The problem :: Everything from the line with "boxes (frame 1" to the end of the material is to be retyped exactly, both ends included, and nothing else.

The data ::
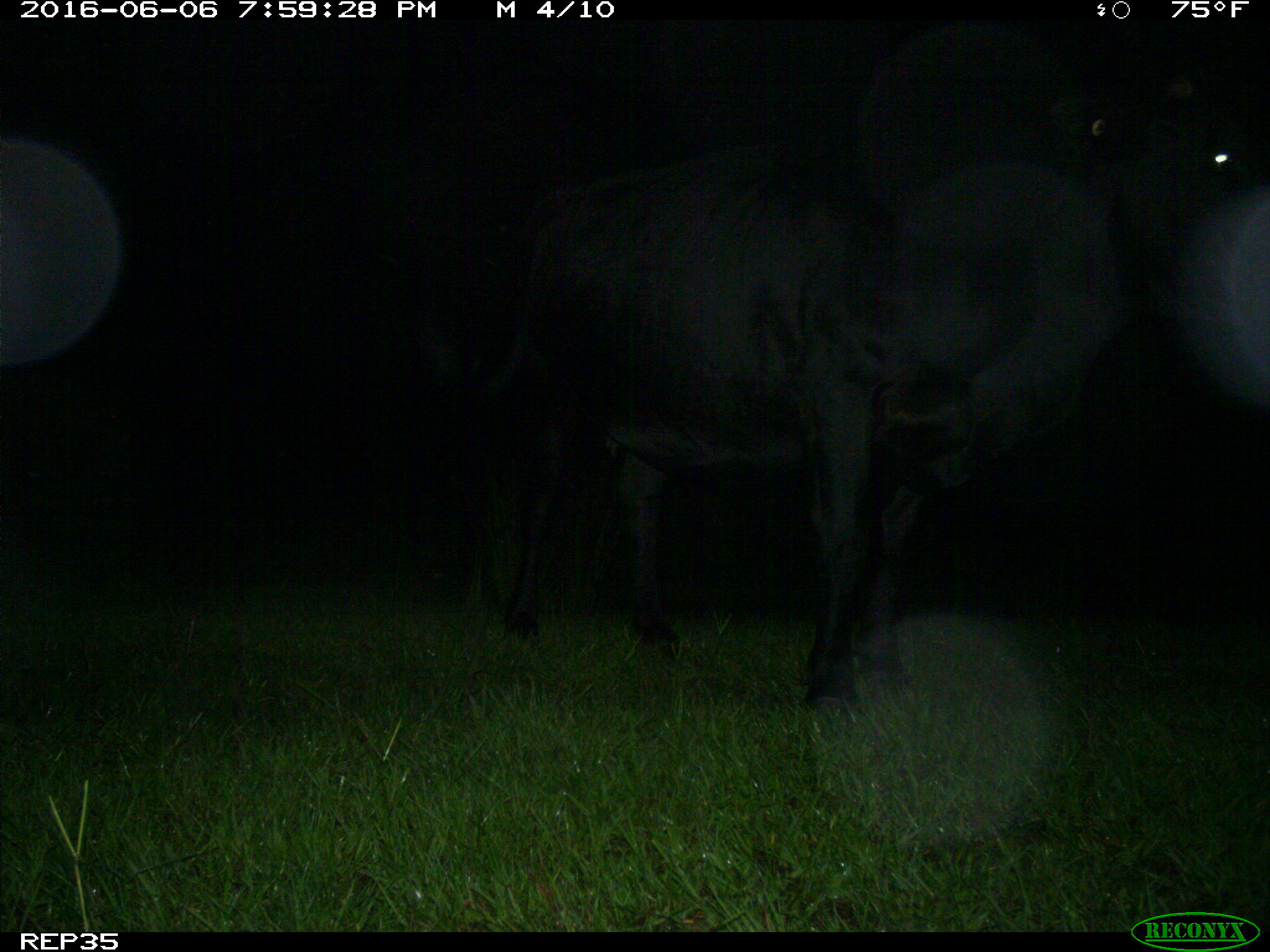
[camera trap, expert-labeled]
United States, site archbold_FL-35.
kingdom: Animalia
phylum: Chordata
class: Mammalia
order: Artiodactyla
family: Bovidae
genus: Bos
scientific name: Bos taurus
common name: domestic cow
Bos taurus (domestic cow).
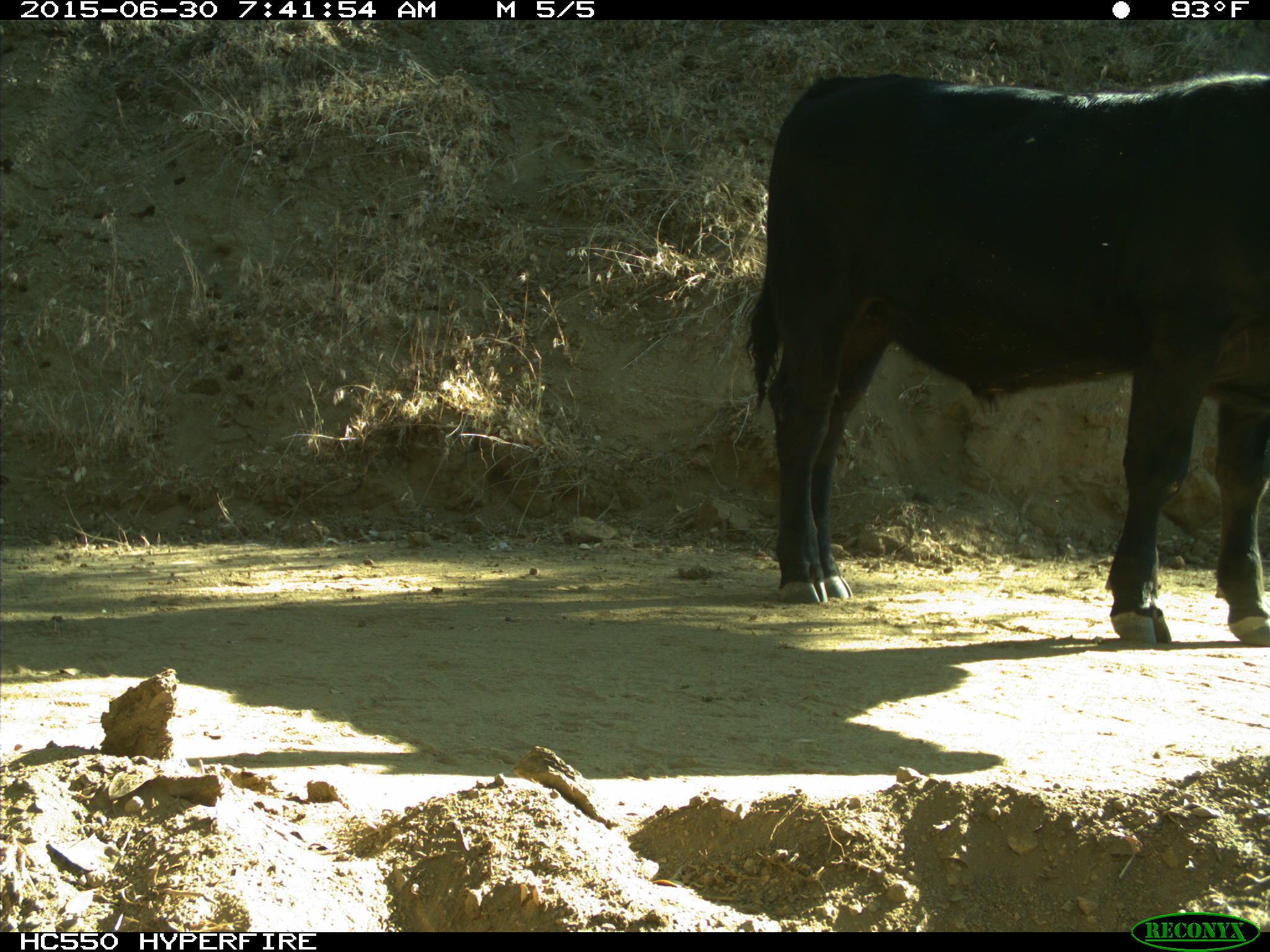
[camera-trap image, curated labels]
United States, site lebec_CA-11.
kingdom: Animalia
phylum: Chordata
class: Mammalia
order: Artiodactyla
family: Bovidae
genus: Bos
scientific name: Bos taurus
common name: domestic cow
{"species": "Bos taurus (domestic cow)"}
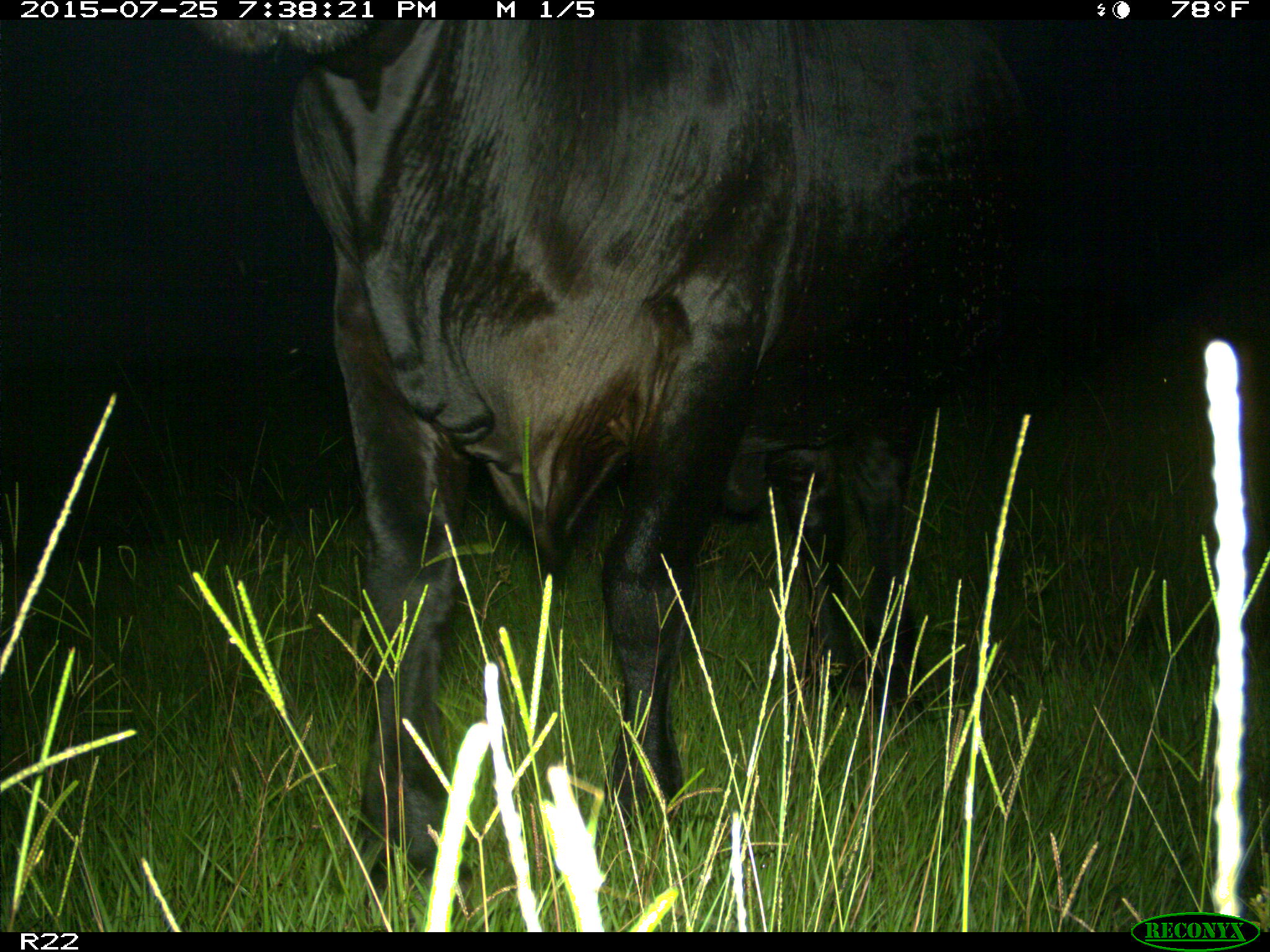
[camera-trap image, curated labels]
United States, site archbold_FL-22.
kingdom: Animalia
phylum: Chordata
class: Mammalia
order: Artiodactyla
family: Bovidae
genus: Bos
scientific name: Bos taurus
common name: domestic cow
Bos taurus (domestic cow).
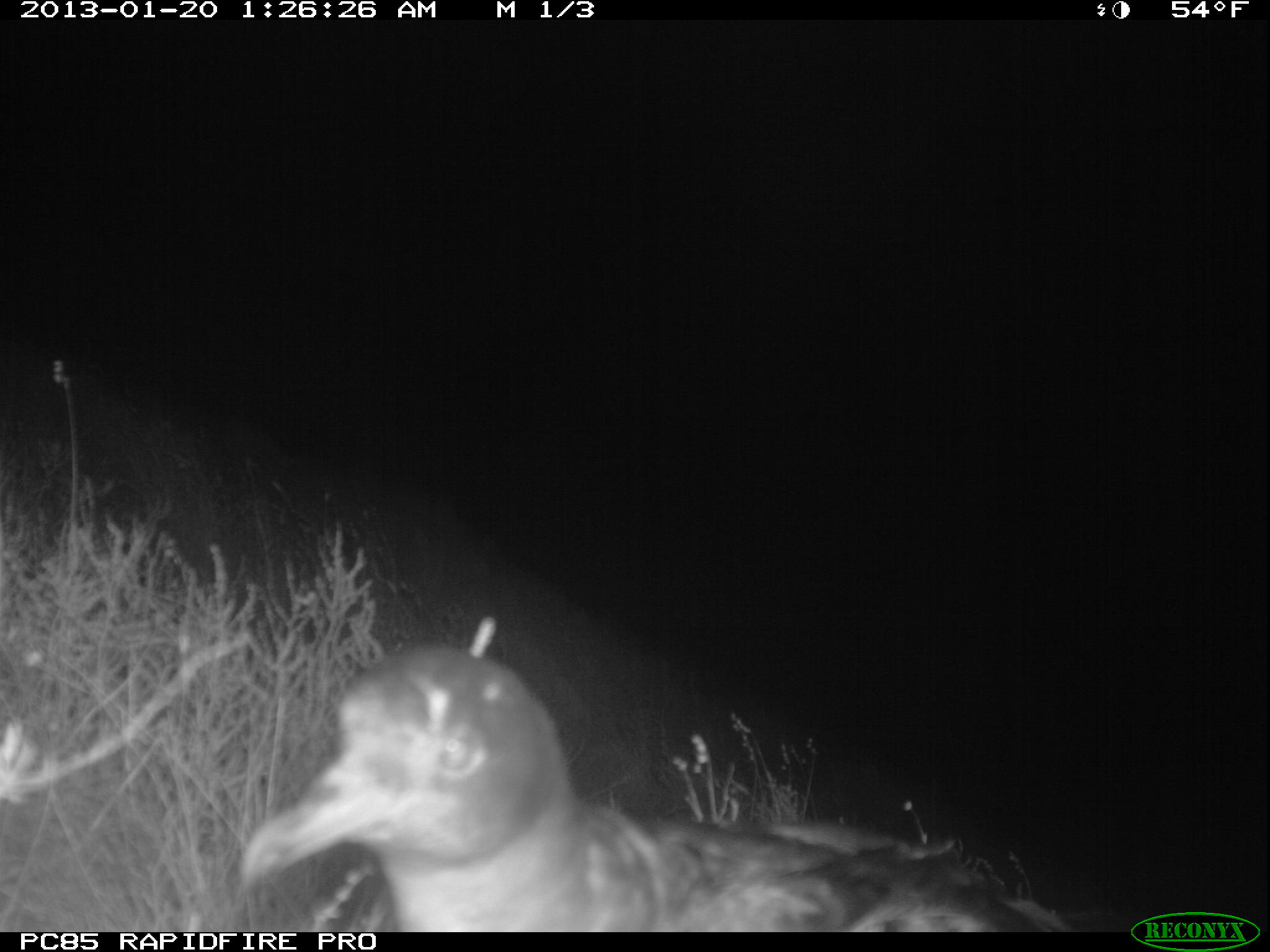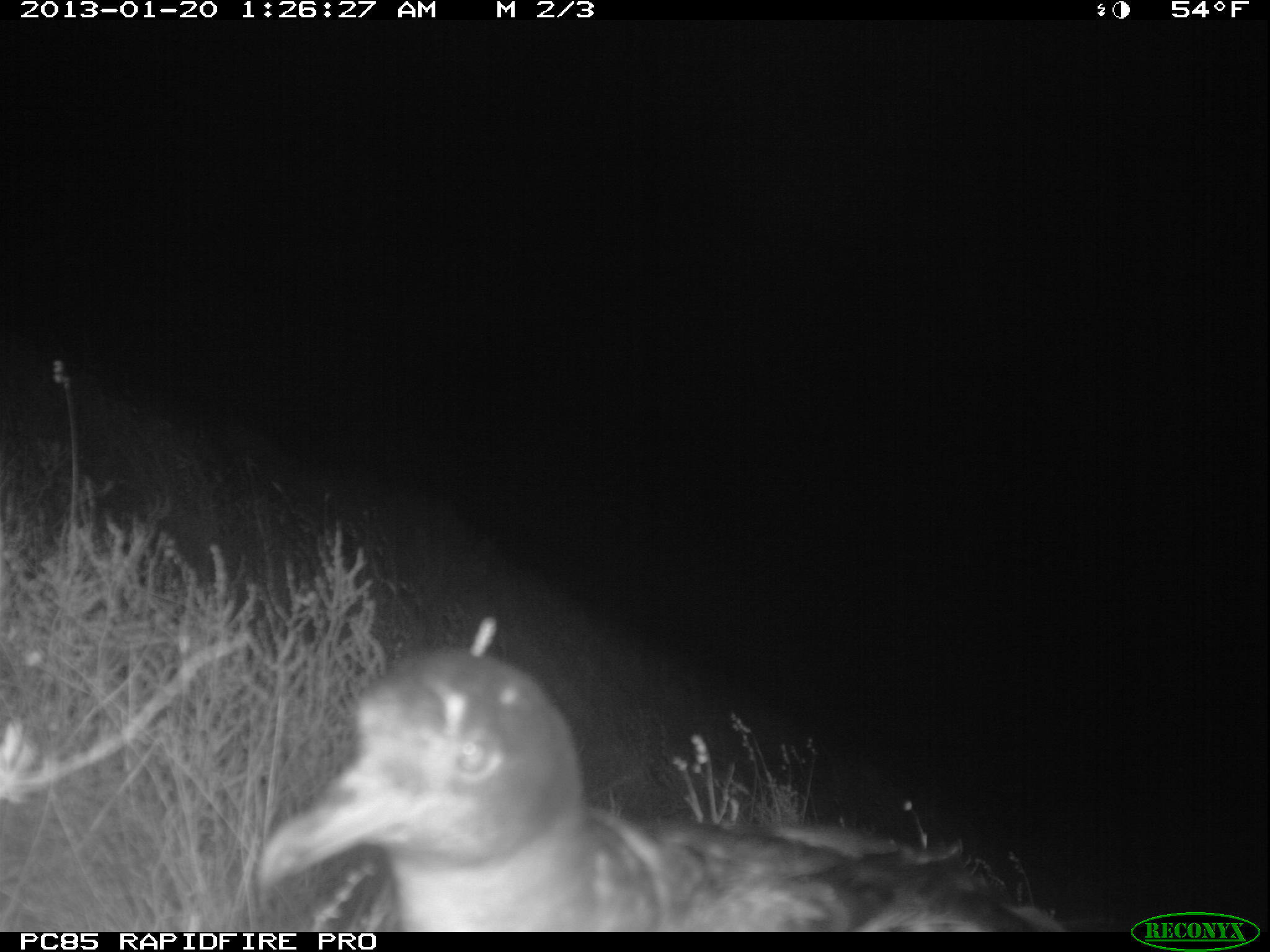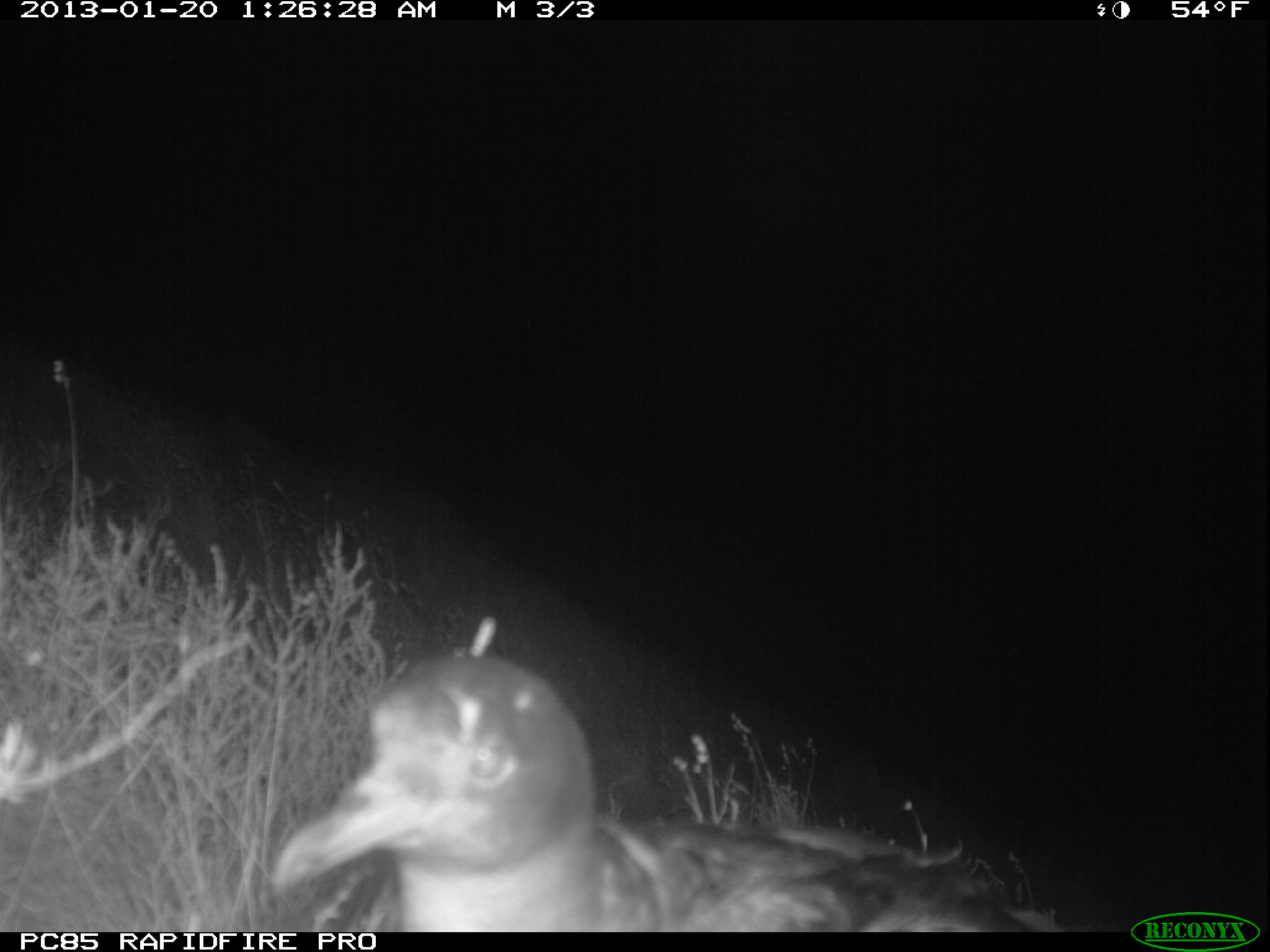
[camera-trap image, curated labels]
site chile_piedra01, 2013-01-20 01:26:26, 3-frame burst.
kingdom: Animalia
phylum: Chordata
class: Aves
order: Procellariiformes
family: Procellariidae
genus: Calonectris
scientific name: Calonectris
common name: shearwater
Shearwater (Calonectris).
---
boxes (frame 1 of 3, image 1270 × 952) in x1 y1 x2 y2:
shearwater: 224 625 1113 936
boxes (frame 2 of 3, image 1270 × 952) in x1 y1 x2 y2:
shearwater: 236 631 1094 934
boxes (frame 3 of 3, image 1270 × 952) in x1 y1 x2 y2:
shearwater: 254 639 1080 932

Result below ::
boxes (frame 1 of 3, image 1270 × 952) in x1 y1 x2 y2:
shearwater: 224 625 1113 936
boxes (frame 2 of 3, image 1270 × 952) in x1 y1 x2 y2:
shearwater: 236 631 1094 934
boxes (frame 3 of 3, image 1270 × 952) in x1 y1 x2 y2:
shearwater: 254 639 1080 932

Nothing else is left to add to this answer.